Новизна порядков, отличие нового царствования от предыдущих подчеркивались даже чисто внешними, но весьма важными для самодержавного режима жестами. Александр решительно уклонился от следования принятому придворному этикету, от подчеркнутой роскоши двора Екатерины II или претенциозной церемониальности павловского царствования. Этот его шаг шокировал одних и немало удивил других. Мария Федоровна с негодованием писала старшему сыну: «Вы… с самого восшествия на престол уничтожили весь блеск, который в глазах простонародья возвышал бы Вас, Вы же во многом снизошли до других. Мало-помалу, дорогой Александр, это отразилось на общественном мнении, подданные привыкли смотреть на Государя, как на обыкновенного смертного, и его положение от этого теряет… Ваши появления в обществе утратили свой блеск»{86}.

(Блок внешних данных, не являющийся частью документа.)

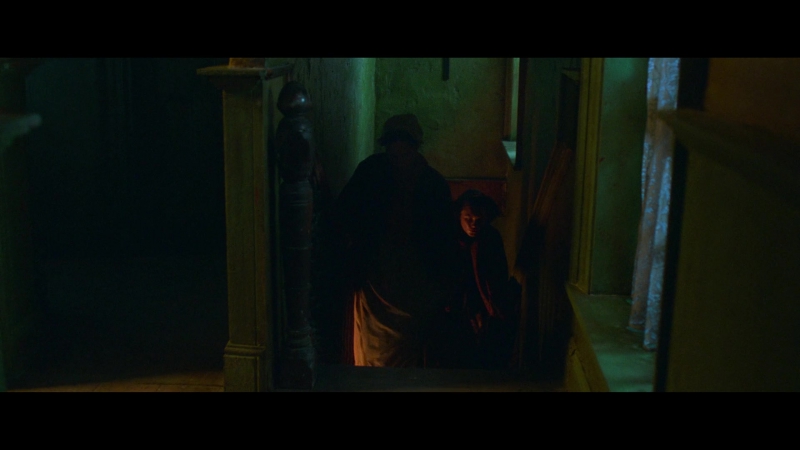 The_Wonder_2022_1080p__00567.jpg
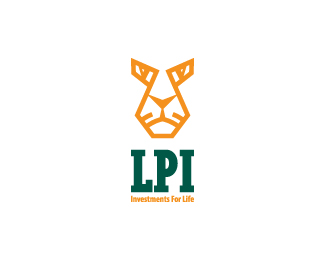 LPI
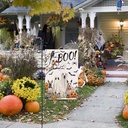 halloween-boo-garden-flag-12x18-inche-do-4.jpg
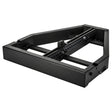RCF FB-HDL10 Flybar for 16 HDL10-A Modules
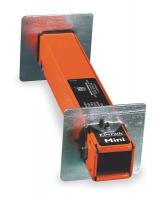 6LE11 Fire Barrier Pathway Kit, 1-1/2 In., Sq.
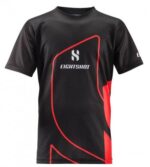 Eightshot Kinder Trikot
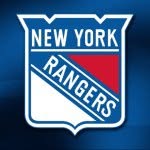 Joe Meraglia - @joe_meraglia30 - Instagram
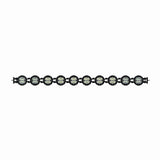 Rigid 360-Series Connect LED Light Bar (MPN: 36310)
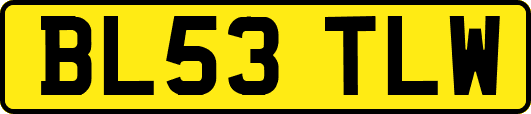 BL53TLW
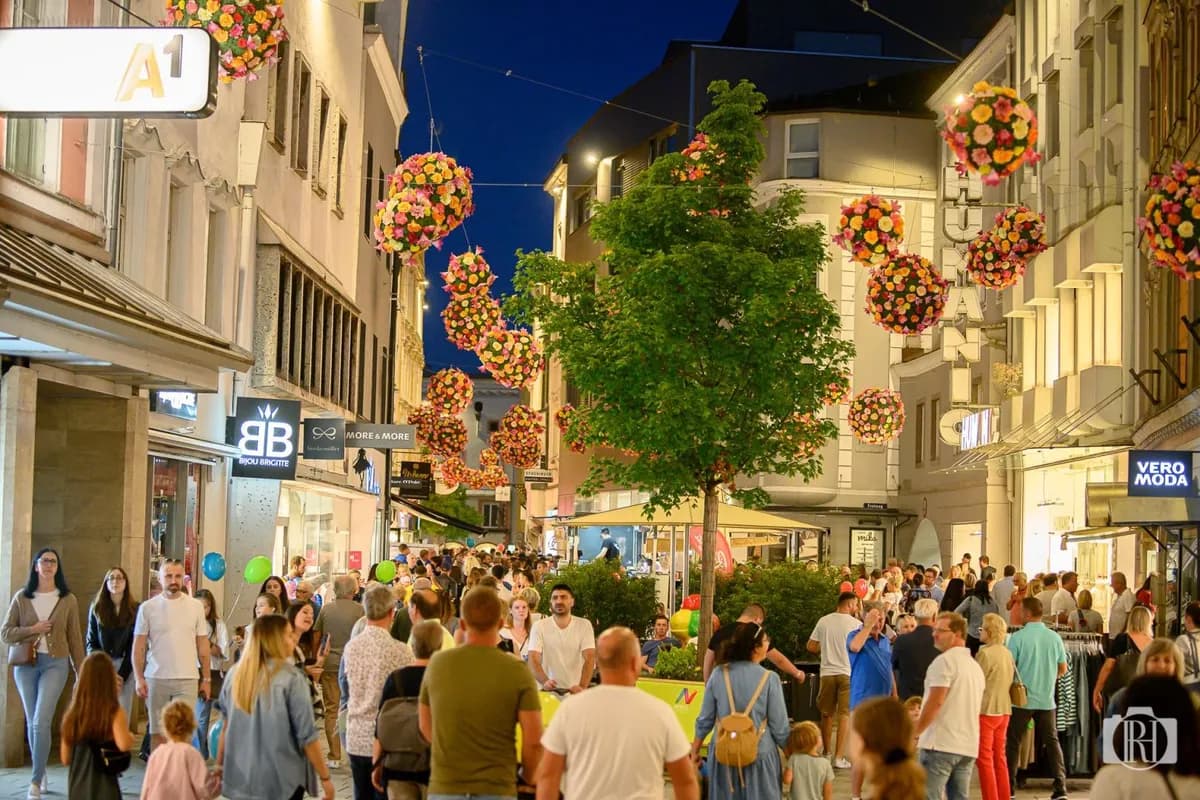 Gewerbeimmobilie mieten in Wels – 192 m² – Bild 7 von 7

Даже людям, расположенным к императору, не всегда нравилось его слишком, с их точки зрения, демократичное поведение. Тогдашний посланник Сардинского королевства в России Жозеф де Местр пишет: «Государь… ведет себя как частное лицо; дипломатический корпус теперь не приглашают на торжественные обеды, ибо Императору пришлось бы тогда сидеть на возвышении и держаться как монарху, а ему милее обычный стул. После обеда он приносит извинения камердинеру за доставленное беспокойство»{87}. Дипломата поддерживала горячая поклонница Александра С. Шуазель-Гуфье: «…если мне позволят сказать правду, я нашла, что он (монарх. — Л. Л.) недостаточно величественен, слишком любезен, слишком заставляет забывать о своем высоком положении… Я не могла привыкнуть к преувеличенным любезностям, выражениям уважения и почтения, с которыми он обращался к женщинам…»{88} Может быть, с женщинами дело и обстояло таким образом, однако свою власть новый монарх всячески старался охранять и отстаивать.